Gepubliceerd op 08-01-2020

Onónis | Ortónis spinósa: Kattedoorn

betekenis & definitie

Ononis is afkomstig van het Griekse woord onos: ezel, omdat hoewel er soorten zijn die gedoomd zijn deze dieren gaarne de planten aten of er zich aan wreven als zij last van jeuk hadden. De plant door Theophrastus en Dioscorides onder ononis beschreven zal wel de soort O. antiquórum geweest zijn.

De van doorns (spina) voorziene soort heet in ons land Kattedoorn en de van weinig of geen doorns voorziene Kruipend stalkruid (O. répens). Dit kruipend (repens) duidt erop dat zij geen opgerichte stengels bezit, in tegenstelling tot de eerstgenoemde die wel stengels heeft die min of meer opgericht zijn. Beide soorten zijn voor een niet-kenner moeilijk van elkaar te onderscheiden. Afgezien van de bedoorning is de groeiplaats in de regel meer bepalend: Repens in de duinen en op zandige gronden, en spinosa meer langs de grote rivieren en uiterwaarden. Op andere botanische kenmerken kunnen we uiteraard niet ingaan. Dat de bevolking geen onderscheid tussen de twee soorten maakte, kunnen we opmaken uit dezelfde volksnamen die deze twee soorten bezitten; een enkele uitzondering daargelaten.

De naam Kattedoorn zal wel gegeven zijn vanwege de scherpe doorns die men vergeleek met de nagels van een kat. Deze naam komt veel voor en is niet aan een bepaalde streek gebonden. De naam moet na 1608 zijn ontstaan, want Dodonaeus noemt deze naam niet in zijn Kruidboek; wel andere namen. Er zijn nog enkele namen die duidelijk op het doornige duiden, zoals Stekeldoorn, Disteldoorn, en Kraaidoorn. Uit de namen Schaapsdoorn en Schapendoorn uit het Zeeuwse gebied moet men opmaken dat deze dieren de plant niet versmaad hebben. De naam Meidoorn zal eveneens geen moeilijkheden oproepen, gezien de zandige groeiplaats.

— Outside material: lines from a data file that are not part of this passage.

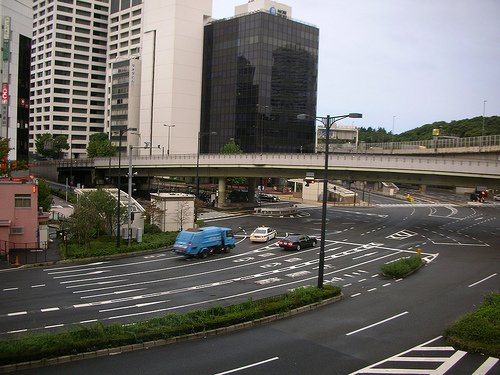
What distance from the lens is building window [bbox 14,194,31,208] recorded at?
36.8 m

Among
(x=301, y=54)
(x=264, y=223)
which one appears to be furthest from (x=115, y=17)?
(x=264, y=223)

Dit is wel het geval met Hondsmelk. Kan het in verband staan met het bijgeloof dat, wanneer de koeien ervan aten de melk een andere kleur kreeg en alleen nog goed was om door honden gedronken te worden? De honden stonden toen niet in een al te beste reuk. Men vertelde ook dat de boter en de kaas gemaakt van deze melk eveneens een niet gewenste kleur kregen.

Over de naam Ezelskruid, zonder enige nadere plaatsaanduiding, vinden we bij Dodonaeus het volgende: ‘Eenige heeten Eselcruyt, nae den Grieckschen naem ononis, omdat de Esels heur daer geerne aan wrijven als sij teucksel hebben.’ Voor West-Friesland vinden we vermeld Gedoomd Stalkruid. Deze naam behoeft voor het eerste deel geen nadere toelichting; anders is het gesteld met Stalkruid. Men zou menen dat het sloeg op het gebruik, om het in de stal op te hangen, om het vee tegen kwade invloeden te beschermen. Dit is niet het geval. De naam Stalcruyt komen we reeds in 1643 bij L. Fuchs tegen.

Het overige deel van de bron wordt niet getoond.